◆ **PROBLEMS AND TASKS**:
- a) Restate word for word the passage of the RAF Yatesbury article that begins at the words "South Gloucestershire-based developer" and stops after "RAF Yatesbury airbase.".
- b) In the RAF Yatesbury article, how many low-energy homes does the submitted scheme propose?
-- start of DOCUMENT EXCERPT --
Plans for Wiltshire wartime airbase RAF Yatesbury submitted to county council

A plan to preserve an historic wartime airbase in Wiltshire by transforming the site into a neighbourhood of sustainable homes is being described as “the last chance to save it”.

South Gloucestershire-based developer Stonewood Partnerships has submitted a planning application to Wiltshire Council for a scheme of 43 low-energy homes in and among refurbished buildings at the former RAF Yatesbury airbase.

The 32-acre site was a vital part of the war effort in the first and second world wars – but has lain empty since a plan to build 62 homes was approved in 2007 and later abandoned.

Stonewood land and planning director James Petherick said the new plan was designed not only to safeguard the history of the base, which was opened by the Royal Army Flying Corps in 1916, but to reflect its status as a conservation area.

He said: “The airfield is a fascinating piece of military and social history but it is inaccessible to the public and decaying progressively – and there is a very real danger that if something is not done soon then these important buildings will be lost.

“We really feel this is the last chance to save the historic hangar and the rest of the buildings.”
-- end of DOCUMENT EXCERPT --
-- start of LISTED RECORDS --
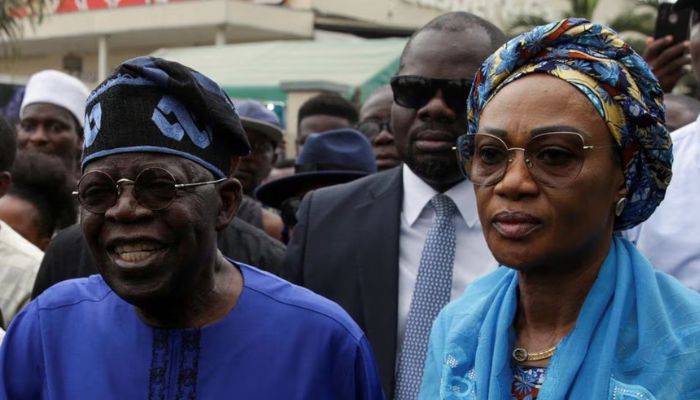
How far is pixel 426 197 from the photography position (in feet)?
13.5

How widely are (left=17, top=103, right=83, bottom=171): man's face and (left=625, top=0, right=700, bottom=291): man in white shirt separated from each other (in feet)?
13.2

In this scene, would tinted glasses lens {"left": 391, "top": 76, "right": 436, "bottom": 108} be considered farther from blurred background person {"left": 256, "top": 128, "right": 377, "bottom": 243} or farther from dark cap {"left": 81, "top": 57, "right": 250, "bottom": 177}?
blurred background person {"left": 256, "top": 128, "right": 377, "bottom": 243}

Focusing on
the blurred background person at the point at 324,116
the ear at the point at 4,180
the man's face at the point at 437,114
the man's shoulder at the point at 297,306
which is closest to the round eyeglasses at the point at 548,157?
the man's shoulder at the point at 297,306

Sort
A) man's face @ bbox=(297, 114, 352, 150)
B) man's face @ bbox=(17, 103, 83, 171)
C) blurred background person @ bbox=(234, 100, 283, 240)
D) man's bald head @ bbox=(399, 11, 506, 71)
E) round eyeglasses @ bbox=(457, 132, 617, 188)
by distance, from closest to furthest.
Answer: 1. round eyeglasses @ bbox=(457, 132, 617, 188)
2. man's bald head @ bbox=(399, 11, 506, 71)
3. blurred background person @ bbox=(234, 100, 283, 240)
4. man's face @ bbox=(17, 103, 83, 171)
5. man's face @ bbox=(297, 114, 352, 150)

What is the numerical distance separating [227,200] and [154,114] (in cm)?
34

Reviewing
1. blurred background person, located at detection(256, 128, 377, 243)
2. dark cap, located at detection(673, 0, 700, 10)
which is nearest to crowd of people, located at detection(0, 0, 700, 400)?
dark cap, located at detection(673, 0, 700, 10)

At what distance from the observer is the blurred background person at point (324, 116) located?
28.7 feet

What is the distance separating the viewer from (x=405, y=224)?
4117 mm

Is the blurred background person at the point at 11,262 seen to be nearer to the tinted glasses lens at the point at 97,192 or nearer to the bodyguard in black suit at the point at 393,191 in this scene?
the bodyguard in black suit at the point at 393,191

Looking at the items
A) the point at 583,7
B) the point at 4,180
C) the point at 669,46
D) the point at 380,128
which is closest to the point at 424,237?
the point at 669,46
-- end of LISTED RECORDS --
◆ **OUTPUTS FOR THE TASKS**:
- a)
South Gloucestershire-based developer Stonewood Partnerships has submitted a planning application to Wiltshire Council for a scheme of 43 low-energy homes in and among refurbished buildings at the former RAF Yatesbury airbase.

- b) 43